=== 演習の構成 ===
[1] 本文の「2024年には」で始まる段落を、主な事実を残して短い箇条書きにしてください。
[2] 本文によると、Colonial Pipelineは運転再開のためにいくらの身代金を支払ったか。

=== 本文 ===
--------------------------------------------------

出典:Science Photo Library(Alamy Stock Photo経由)
論説
重要インフラは、かつてとは様相が異なっています。過去数十年にわたるデジタル化の進展により、これらの分野は、運用技術(OT)、産業用制御システム(ICS)、および接続されたデバイスの複雑なネットワークへと変貌を遂げており、それぞれが新たな機能と固有のリスクを抱えています。
このような変革が進行しているにもかかわらず、重要インフラ組織のセキュリティ対策はほとんど変わっていません。しかし、これは現在のサイバー環境においては十分とは言えません。
2024年には、重要インフラが約9億件のサイバー攻撃を受けました。これは2023年から114%の増加です。主な標的はアメリカ合衆国であり、脅威アクターの多くは中国、ロシア、イランから発生しています。最近では、イランからの攻撃が激化しており、イラン・イスラエル紛争の一環として、米国の石油産業企業、銀行、防衛請負業者が標的となっています。今後は、他国もサイバー戦を活用した攻撃を増やすと予想されます。
サイバー犯罪者はどのように侵入しているのか?
全国ニュースの見出しは異なる印象を与えがちですが、最も小さな脅威が最大の被害をもたらすことがよくあります。例えば、ITシステムでのデータ漏洩がOTの大規模な障害を引き起こすことは非常に一般的です。よく知られている事例としては、2010年にイランの核施設を標的としたStuxnet攻撃などがあります。
その他の一般的な攻撃経路には、ランサムウェア、設定ミス、高度持続的脅威(APT)、サプライチェーンの脆弱性などがあり、これらは米国の重要インフラにおける大規模なセキュリティインシデントで利用されています。最も広く知られているのは、2021年5月のColonial Pipelineランサムウェア攻撃で、運用が停止し、燃料不足への不安から米国民が混乱に陥りました。ハッカーは、重要インフラが停止した際の損失が大きく、組織が事業停止よりも身代金の支払いを選ぶことを理解しているため、ランサムウェアで重要インフラを狙うことが多いのです。実際、Colonial Pipelineは運転再開のために440万ドルの身代金を支払いました。この攻撃は最終的に人的ミスに起因しており、ハッカーは侵害された従業員のパスワードを利用して侵入しました。

--------------------------------------------------

=== データ項目 ===
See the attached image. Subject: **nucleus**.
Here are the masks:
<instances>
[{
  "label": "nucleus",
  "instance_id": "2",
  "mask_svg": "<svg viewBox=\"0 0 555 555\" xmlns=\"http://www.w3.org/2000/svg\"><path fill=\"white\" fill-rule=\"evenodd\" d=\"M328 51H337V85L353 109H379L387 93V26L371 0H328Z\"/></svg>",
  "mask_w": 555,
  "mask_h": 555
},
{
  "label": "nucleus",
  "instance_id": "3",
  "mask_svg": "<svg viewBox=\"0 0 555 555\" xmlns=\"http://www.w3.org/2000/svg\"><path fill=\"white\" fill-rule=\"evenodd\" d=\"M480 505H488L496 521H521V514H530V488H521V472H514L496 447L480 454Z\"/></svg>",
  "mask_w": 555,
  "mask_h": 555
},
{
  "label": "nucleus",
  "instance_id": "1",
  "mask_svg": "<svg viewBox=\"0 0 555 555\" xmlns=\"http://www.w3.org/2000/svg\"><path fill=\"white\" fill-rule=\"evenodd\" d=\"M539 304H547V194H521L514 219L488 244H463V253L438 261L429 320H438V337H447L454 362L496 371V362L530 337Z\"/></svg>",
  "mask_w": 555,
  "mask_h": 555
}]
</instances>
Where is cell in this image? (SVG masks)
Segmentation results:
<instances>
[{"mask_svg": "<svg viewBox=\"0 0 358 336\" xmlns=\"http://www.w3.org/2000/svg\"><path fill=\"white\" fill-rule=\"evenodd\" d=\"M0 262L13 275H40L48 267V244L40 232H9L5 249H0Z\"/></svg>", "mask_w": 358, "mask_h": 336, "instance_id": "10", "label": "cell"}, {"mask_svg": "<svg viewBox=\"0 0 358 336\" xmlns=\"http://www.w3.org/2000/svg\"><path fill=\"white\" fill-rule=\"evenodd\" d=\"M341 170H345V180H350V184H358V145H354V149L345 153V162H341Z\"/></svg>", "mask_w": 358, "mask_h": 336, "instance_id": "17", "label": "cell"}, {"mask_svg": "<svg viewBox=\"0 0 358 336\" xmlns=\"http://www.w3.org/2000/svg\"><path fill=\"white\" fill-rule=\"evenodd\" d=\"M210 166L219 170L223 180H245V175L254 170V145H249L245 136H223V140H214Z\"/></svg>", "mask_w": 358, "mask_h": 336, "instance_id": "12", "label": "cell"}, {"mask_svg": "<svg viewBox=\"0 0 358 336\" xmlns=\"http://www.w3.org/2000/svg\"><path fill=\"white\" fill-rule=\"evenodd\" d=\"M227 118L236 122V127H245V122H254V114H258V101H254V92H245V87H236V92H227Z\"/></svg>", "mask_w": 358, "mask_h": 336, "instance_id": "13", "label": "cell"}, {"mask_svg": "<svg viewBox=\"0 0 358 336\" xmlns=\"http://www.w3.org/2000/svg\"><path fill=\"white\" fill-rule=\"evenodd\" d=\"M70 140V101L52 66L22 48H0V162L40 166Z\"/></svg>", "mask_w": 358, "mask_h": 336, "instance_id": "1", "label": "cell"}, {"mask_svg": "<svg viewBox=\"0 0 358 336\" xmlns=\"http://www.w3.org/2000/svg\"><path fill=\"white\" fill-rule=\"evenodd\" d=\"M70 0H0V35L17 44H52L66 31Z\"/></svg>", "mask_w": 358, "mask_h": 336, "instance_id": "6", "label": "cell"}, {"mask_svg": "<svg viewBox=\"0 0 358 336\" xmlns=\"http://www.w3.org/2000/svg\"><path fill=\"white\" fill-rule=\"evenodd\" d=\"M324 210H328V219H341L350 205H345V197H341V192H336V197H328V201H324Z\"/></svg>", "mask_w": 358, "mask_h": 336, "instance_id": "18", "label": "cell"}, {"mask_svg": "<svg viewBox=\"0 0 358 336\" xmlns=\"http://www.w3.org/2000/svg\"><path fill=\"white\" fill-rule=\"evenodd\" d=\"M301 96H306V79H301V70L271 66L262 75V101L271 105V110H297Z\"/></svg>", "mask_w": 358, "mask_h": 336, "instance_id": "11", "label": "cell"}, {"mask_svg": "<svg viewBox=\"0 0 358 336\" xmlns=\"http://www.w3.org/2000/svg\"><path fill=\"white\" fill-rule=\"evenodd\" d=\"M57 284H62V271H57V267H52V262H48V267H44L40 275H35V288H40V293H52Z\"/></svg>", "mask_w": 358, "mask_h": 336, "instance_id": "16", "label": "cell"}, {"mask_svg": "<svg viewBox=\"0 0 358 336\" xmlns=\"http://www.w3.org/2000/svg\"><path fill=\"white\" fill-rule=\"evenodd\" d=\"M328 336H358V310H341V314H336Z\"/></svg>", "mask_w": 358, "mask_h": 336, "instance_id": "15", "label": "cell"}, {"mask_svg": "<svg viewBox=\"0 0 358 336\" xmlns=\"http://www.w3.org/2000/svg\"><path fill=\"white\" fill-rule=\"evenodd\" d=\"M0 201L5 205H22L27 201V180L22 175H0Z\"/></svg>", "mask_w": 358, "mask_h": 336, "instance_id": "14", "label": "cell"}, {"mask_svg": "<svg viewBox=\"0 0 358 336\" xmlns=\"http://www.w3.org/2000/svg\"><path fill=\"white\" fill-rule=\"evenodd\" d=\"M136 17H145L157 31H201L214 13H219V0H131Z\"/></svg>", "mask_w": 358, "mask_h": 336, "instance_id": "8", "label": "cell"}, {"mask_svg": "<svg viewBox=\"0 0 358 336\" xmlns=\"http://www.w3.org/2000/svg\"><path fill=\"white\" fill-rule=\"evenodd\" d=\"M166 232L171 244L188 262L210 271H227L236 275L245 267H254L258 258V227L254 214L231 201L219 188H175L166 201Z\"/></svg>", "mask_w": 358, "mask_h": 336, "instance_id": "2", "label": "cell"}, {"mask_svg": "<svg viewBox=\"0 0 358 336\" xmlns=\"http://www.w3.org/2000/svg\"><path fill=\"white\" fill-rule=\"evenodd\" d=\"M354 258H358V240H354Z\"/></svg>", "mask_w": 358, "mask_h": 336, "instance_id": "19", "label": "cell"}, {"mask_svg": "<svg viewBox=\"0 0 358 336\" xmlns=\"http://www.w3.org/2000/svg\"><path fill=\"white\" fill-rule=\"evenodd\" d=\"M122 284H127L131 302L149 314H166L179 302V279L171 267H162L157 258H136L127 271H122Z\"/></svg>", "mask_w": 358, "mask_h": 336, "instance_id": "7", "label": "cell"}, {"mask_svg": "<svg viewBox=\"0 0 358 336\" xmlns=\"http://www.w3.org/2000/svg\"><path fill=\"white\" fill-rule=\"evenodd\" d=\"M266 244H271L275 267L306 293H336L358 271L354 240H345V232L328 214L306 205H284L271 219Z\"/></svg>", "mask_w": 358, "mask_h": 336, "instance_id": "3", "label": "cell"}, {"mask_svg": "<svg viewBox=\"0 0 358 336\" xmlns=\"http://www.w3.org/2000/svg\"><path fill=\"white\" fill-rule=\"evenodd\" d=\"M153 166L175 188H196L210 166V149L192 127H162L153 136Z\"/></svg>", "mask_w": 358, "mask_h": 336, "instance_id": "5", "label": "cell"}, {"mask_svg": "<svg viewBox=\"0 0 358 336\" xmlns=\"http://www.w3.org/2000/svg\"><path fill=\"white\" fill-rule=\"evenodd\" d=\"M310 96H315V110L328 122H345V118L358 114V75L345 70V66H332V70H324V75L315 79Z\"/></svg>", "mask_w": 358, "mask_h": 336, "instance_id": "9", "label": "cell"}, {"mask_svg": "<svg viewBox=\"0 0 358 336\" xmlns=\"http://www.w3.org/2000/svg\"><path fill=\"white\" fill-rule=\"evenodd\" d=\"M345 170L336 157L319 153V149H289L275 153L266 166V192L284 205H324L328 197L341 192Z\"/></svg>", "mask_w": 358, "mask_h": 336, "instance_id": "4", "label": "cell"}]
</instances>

--------------------------------------------------

=== 解答一覧 ===
[1]
- 2024年、重要インフラは約9億件のサイバー攻撃を受けた。2023年から114%の増加である。
- 主な標的は米国である。脅威アクターの多くは中国、ロシア、イランから発生している。
- 最近はイラン・イスラエル紛争の一環として、イランからの攻撃が激化している。米国の石油産業企業、銀行、防衛請負業者が標的となっている。
- 今後は他国もサイバー戦を活用した攻撃を増やすと予想される。

[2] 440万ドル。